Il perno su cui ruota il sistema sono le società attraverso cui viene assunto il personale. Ryanair fa contrattualizzare parte due suoi dipendenti, in genere i più giovani, da piccole aziende di diritto irlandese di somministrazione di manodopera. Sono sei in tutto, le più grandi delle quali sono “Crewlink” e “Work Force“: una galassia di società interinali che la low cost usa come bacino di forza lavoro. Queste società sono registrate in Italia come compagnie aeree e per questo possono pagare parte degli stipendi come indennità di volo.

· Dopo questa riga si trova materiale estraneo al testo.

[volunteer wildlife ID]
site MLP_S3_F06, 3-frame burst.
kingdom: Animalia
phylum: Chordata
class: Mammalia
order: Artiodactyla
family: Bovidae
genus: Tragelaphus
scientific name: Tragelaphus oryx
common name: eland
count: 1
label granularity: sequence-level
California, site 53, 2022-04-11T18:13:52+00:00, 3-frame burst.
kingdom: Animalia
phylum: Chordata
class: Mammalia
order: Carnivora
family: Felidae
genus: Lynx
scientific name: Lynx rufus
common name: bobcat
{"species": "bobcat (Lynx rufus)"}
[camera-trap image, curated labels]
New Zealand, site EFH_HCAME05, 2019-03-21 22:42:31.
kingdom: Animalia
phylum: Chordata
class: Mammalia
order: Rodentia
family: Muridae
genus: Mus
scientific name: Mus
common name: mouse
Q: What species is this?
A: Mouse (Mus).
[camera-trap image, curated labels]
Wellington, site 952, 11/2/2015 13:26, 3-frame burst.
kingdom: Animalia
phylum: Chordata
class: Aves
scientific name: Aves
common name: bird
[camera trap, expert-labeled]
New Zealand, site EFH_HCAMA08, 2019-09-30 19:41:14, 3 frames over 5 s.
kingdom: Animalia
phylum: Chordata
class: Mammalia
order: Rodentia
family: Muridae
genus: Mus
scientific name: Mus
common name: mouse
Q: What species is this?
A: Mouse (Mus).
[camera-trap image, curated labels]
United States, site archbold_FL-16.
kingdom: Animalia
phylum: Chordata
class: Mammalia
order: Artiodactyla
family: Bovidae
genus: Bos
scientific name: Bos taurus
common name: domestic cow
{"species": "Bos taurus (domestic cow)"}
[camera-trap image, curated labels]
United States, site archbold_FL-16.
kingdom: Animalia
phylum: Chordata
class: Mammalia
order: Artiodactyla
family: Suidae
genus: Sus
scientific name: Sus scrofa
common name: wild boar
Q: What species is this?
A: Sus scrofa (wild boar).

Il problema è che, prosegue Venturi, “queste aziende non posseggono neanche un aereo e non sono autorizzate da Enac. Quindi sono registrate come compagnie aeree in maniera illegittima allo scopo di non pagare i contributi”.

Continua Venturi:

Queste aziende si sono stabilite in Italia dal punto di vista previdenziale in quella che si chiama una totale commistione con un unico regista, schema che non è consentito dalle nostre leggi ma è previsto dal diritto internazionale, Per questo non ne abbiamo contestato l’illegittimità, ma abbiamo deciso di chiedere a Ryanair i contributi non pagati perché siamo certi che in questo caso si applica il diritto previdenziale italiano, secondo cui chi beneficia della prestazione deve pagare i contributi”.

E’ ancora una volta necessaria una precisazione, tutto il personale easyJet è assunto direttamente dal vettore britannico senza società esterne.